In the story of Zdenka 2080, Earth’s elite flee the decaying planet to another, more livable one. The world’s governments and corporations join forces to fly a megalopolis there, but the plan backfires, destroying the sun and slowly killing Earth’s remaining inhabitants in the process. Our protagonist, Salami, uncovers a secret that changes the entire meaning of human beings’ relationship to our environment.

The gripping, semi-allegorical tale about impending natural disaster unfolds over Zdenka 2080‘s sprightly 22 tracks, where Salami Rose, a.k.a. Lindsey Olsen, winds the listener through the album’s many subplots with oddball synth melodies, nimble guitar work, reverb-heavy vocals, pitch-shifted spoken word sections (in character, of course) and jazz drums. Though Zdenka 2080 has an upbeat, pop sensibility, Olsen avoids catchy refrains, instead writing songs demanding close attention lest the listener miss a crucial twist.


“The theme I was trying to get across is [that] energy affects our brains and affects our actions, and so maybe a way we could help save our planet is to have more positive energy,” she says on a recent afternoon, sitting on her keyboard bench in her small downtown Oakland rehearsal space, located in the back of a painter’s studio.

Approaching her songwriting like a fiction writer (she cites sci-fi greats Octavia Butler and Gene Wolfe as inspirations), Olsen storyboarded the plot before putting it to song, and is currently working on a comic book to go with the album. 

This inventive approach shows why Olsen has emerged as one of the most exciting new voices in the Bay Area’s music scene in the past year.
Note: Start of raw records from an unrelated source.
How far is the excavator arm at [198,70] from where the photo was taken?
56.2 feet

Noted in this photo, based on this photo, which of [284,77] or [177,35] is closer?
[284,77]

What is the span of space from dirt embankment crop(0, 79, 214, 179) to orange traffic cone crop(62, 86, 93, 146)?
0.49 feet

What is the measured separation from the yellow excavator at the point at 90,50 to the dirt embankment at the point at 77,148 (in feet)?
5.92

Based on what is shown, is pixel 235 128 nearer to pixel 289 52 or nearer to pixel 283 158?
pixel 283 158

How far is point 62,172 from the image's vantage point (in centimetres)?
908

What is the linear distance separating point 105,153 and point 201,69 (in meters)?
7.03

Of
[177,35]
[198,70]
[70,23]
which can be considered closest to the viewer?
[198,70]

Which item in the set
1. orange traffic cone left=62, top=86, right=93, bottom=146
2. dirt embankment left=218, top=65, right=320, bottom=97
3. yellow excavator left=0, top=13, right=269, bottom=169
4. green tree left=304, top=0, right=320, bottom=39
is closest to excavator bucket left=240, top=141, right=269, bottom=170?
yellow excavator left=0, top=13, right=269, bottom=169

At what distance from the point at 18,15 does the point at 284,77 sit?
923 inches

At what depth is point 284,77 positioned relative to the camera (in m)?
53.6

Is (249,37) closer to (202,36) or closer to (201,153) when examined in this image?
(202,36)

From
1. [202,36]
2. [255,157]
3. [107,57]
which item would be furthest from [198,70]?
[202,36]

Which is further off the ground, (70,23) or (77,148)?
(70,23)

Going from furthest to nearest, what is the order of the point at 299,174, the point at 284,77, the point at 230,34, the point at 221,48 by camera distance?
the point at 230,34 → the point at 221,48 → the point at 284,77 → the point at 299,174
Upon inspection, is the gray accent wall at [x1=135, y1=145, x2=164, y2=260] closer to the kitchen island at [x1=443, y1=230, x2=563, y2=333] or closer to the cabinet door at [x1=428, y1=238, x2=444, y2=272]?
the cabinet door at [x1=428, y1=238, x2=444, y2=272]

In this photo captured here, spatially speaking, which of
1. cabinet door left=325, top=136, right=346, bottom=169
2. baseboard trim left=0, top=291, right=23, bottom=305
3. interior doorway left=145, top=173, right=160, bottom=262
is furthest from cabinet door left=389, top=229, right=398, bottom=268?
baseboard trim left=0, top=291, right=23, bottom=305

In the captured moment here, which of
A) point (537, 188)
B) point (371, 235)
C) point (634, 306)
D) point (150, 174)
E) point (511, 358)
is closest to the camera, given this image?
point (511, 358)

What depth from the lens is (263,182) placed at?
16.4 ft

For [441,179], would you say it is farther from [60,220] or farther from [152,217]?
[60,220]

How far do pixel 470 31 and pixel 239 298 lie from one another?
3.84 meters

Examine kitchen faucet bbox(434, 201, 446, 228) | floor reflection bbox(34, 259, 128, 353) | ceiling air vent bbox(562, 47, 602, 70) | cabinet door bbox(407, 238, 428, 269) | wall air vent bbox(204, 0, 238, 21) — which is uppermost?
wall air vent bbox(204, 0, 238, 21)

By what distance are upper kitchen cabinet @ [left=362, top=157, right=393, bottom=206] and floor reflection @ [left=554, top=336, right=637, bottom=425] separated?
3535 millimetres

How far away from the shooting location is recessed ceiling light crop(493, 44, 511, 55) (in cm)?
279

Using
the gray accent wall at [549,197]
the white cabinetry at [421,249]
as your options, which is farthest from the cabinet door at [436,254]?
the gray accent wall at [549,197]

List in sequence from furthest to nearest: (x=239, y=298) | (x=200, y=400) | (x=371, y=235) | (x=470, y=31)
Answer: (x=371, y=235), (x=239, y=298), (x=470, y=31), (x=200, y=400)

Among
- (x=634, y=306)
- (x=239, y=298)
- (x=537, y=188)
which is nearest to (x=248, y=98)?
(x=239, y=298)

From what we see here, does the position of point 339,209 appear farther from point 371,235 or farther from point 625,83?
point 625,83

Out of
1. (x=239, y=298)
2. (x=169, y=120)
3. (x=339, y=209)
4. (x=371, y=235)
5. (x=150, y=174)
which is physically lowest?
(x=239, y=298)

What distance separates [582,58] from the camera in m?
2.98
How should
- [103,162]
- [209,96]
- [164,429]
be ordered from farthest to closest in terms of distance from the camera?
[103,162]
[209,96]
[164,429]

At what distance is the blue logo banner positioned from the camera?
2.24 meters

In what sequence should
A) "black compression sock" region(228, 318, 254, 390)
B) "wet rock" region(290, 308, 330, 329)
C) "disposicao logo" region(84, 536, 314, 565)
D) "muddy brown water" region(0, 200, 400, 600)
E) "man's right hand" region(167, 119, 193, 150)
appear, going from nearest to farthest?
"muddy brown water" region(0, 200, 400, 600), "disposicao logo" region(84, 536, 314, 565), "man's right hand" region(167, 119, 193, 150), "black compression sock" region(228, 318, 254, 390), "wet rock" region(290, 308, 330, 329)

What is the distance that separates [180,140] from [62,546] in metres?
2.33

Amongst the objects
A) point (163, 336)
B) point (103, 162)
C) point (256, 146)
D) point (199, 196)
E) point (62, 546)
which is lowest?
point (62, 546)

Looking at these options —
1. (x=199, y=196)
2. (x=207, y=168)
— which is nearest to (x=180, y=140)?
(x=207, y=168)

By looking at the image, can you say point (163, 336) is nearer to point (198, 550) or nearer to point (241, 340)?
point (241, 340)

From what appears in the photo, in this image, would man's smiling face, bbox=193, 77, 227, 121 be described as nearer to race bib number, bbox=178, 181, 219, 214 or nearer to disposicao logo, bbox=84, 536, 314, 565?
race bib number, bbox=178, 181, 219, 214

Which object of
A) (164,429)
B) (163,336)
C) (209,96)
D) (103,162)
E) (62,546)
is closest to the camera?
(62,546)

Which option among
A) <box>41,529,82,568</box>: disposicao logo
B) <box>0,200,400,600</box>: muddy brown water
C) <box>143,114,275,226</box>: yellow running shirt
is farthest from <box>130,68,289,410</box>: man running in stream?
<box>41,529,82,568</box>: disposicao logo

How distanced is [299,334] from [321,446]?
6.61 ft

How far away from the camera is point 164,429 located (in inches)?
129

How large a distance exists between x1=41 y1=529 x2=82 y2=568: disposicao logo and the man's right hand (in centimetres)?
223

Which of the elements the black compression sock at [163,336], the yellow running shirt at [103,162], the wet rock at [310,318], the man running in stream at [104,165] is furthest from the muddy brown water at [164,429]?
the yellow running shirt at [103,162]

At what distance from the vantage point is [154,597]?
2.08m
She came up as part of the experimental beatmaker collective Smart Bomb, which hosts a popular monthly musical showcase at the Legionnaire Saloon in Oakland. After gaining some Bandcamp buzz from her first two solo projects, released on Oakland’s Hot Records Societe, her work arrived on the national stage in early 2019 when Toro y Moi’s Chaz Bear invited her to open for him on his last tour in support of his Outer Peace album. 
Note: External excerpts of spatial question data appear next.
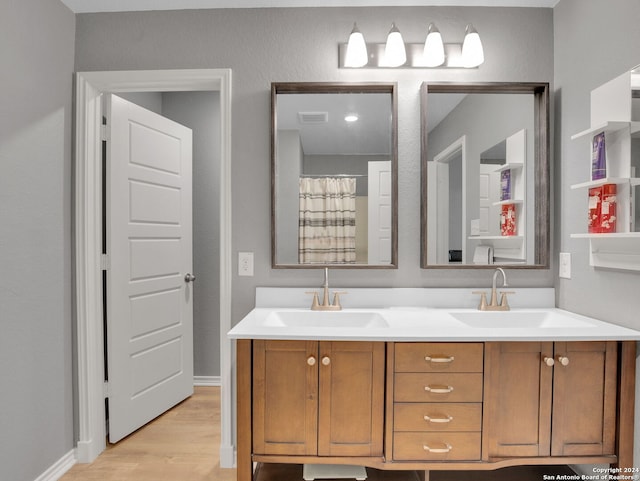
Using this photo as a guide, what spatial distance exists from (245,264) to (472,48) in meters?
1.54

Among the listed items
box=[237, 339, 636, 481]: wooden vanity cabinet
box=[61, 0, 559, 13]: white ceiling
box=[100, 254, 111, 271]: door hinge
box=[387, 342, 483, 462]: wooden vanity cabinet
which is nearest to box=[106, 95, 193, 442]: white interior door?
box=[100, 254, 111, 271]: door hinge

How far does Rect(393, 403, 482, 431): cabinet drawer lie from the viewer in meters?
1.52

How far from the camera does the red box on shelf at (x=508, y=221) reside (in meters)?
2.04

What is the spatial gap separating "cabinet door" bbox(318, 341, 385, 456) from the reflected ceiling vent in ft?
3.71

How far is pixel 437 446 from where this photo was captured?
1516mm

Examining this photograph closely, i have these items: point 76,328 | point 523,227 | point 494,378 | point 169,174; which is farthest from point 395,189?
point 76,328

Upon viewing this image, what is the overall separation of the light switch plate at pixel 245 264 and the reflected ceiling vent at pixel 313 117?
741mm

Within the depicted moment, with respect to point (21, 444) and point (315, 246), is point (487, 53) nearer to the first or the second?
point (315, 246)

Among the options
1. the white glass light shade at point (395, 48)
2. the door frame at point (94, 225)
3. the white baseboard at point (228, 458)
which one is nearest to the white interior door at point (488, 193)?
the white glass light shade at point (395, 48)

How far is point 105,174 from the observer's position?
2.23m

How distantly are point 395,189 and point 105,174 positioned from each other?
1604 mm

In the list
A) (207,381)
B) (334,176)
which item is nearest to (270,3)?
(334,176)

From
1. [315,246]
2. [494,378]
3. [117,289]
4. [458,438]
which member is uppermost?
[315,246]

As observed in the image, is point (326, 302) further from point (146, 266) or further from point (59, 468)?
point (59, 468)
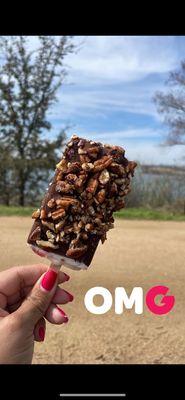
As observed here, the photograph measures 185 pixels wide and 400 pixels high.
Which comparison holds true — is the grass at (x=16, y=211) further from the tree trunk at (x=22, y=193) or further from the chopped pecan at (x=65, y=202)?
the chopped pecan at (x=65, y=202)

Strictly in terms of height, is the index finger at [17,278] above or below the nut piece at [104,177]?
below

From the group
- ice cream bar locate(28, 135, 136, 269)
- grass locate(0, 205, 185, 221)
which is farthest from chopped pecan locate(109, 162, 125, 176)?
grass locate(0, 205, 185, 221)

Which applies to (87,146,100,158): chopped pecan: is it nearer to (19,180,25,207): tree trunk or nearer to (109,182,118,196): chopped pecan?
(109,182,118,196): chopped pecan

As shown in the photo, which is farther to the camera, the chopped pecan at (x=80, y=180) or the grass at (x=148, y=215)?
the grass at (x=148, y=215)

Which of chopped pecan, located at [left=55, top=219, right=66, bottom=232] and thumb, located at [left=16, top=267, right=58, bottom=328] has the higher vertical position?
chopped pecan, located at [left=55, top=219, right=66, bottom=232]
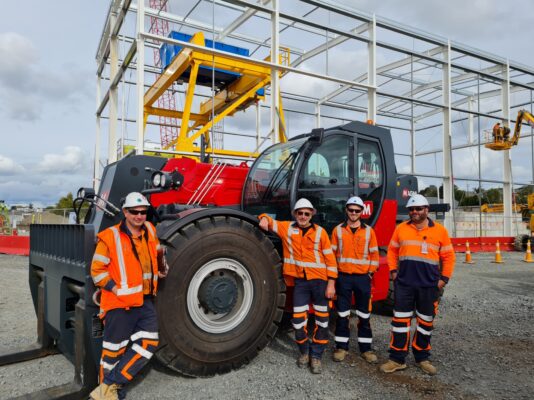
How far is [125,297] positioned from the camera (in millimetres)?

Olsen, a low-key introvert who spends her spare time in her Crockett basement reading sci-fi novels and physics books, had played keyboards in other people’s bands. But this new attention on an admittedly strange project she thought would never see the light of day thrilled and terrified her at the same time. “I guess I had been scared shitless before,” she says. “But this was my first time performing my own music, which was so exciting in a whole new level of shitting my pants.”
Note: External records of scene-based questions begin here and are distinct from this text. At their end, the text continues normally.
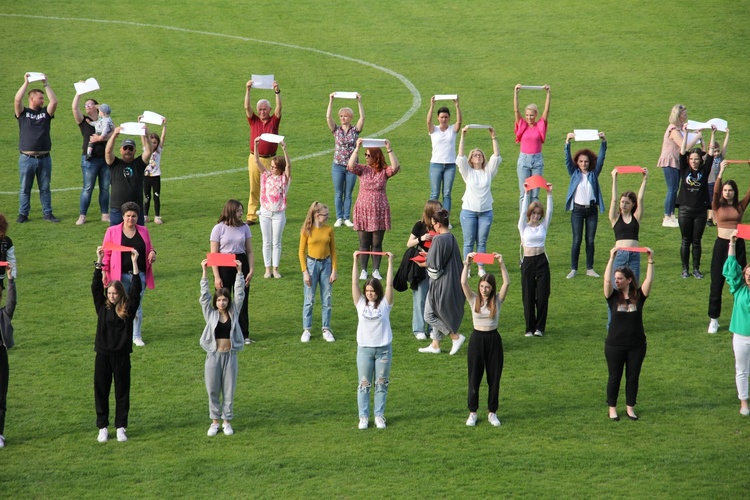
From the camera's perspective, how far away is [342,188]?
20.9m

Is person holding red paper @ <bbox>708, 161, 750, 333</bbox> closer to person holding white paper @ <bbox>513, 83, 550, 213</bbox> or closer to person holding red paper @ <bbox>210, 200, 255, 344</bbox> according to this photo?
person holding white paper @ <bbox>513, 83, 550, 213</bbox>

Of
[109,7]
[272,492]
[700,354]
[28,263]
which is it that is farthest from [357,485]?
[109,7]

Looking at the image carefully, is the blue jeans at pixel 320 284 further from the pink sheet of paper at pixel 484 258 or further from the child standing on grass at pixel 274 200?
the pink sheet of paper at pixel 484 258

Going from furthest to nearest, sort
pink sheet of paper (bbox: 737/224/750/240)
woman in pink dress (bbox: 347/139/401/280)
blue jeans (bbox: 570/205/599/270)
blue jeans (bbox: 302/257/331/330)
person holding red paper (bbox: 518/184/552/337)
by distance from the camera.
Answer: blue jeans (bbox: 570/205/599/270), woman in pink dress (bbox: 347/139/401/280), person holding red paper (bbox: 518/184/552/337), blue jeans (bbox: 302/257/331/330), pink sheet of paper (bbox: 737/224/750/240)

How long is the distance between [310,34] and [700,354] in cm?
2258

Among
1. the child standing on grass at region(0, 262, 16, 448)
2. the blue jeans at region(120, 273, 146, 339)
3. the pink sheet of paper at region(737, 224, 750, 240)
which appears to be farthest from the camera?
the blue jeans at region(120, 273, 146, 339)

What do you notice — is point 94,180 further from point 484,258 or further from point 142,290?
point 484,258

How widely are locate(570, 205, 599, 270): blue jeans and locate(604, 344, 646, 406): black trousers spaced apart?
5.02 metres

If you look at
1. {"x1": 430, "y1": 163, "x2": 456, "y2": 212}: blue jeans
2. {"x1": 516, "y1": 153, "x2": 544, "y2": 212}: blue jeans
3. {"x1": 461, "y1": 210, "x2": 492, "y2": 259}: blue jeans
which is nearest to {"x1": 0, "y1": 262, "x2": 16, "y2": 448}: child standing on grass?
{"x1": 461, "y1": 210, "x2": 492, "y2": 259}: blue jeans

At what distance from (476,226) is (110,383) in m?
7.16

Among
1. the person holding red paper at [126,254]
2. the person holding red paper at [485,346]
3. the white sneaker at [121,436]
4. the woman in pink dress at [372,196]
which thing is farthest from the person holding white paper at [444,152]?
Answer: the white sneaker at [121,436]

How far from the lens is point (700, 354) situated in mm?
16047

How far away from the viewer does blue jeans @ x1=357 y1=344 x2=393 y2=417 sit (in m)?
A: 13.5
But the risk of baring her soul in front of a national audience paid off, and things only went up from there. The producer PBDY from Brainfeeder was one of Olsen’s first followers on SoundCloud, and he introduced her music to label boss Flying Lotus, an experimental producer and one of Olsen’s idols. “And somehow FlyLo decided he wanted me on his label,” she says, her pitch rising with excitement. “I’m still freaking out about it, to be honest.”

Salami Rose Joe Louis (Lindsay Olsen) with paintings by Muzae Sesay.
Salami Rose Joe Louis (Lindsay Olsen) with paintings by Muzae Sesay. (Nastia Voynovskaya)

Days ahead of her national tour with Flying Lotus, which kicked off this week, Olsen says she’s still starstruck, remembering a show in Los Angeles a year and a half ago where she met Flying Lotus for the first time. Just before going on stage, Olsen found out that he and the bassist Thundercat, two of Brainfeeder’s most celebrated acts, were in the audience. Overcome with nervousness, she didn’t know what to do, so she pulled out a dinosaur finger puppet on stage. “Sometimes when I’m scared, I go into bizarre mode,” she says, laughing. “That was how I coped with meeting my heroes.”

Now that she’s signed to one of the country’s most popular avant-garde labels, Olsen is still in disbelief; she humbly calls it blind luck. Four years ago, she thought she’d quit her music career for good when took a job as a researcher in a chemical oceanography lab. But music kept calling: “I started coming late to the lab because I was writing music, and I kept missing the first hour of my job,” she says. “Slowly, I became a very bad lab employee.”

Now, her solo work which she once considered a hobby has a giant audience, and has propelled her on a new path.

“I always thought it was too weird,” she says, exhaling with relief. “I never thought I would show it to anybody besides friends.”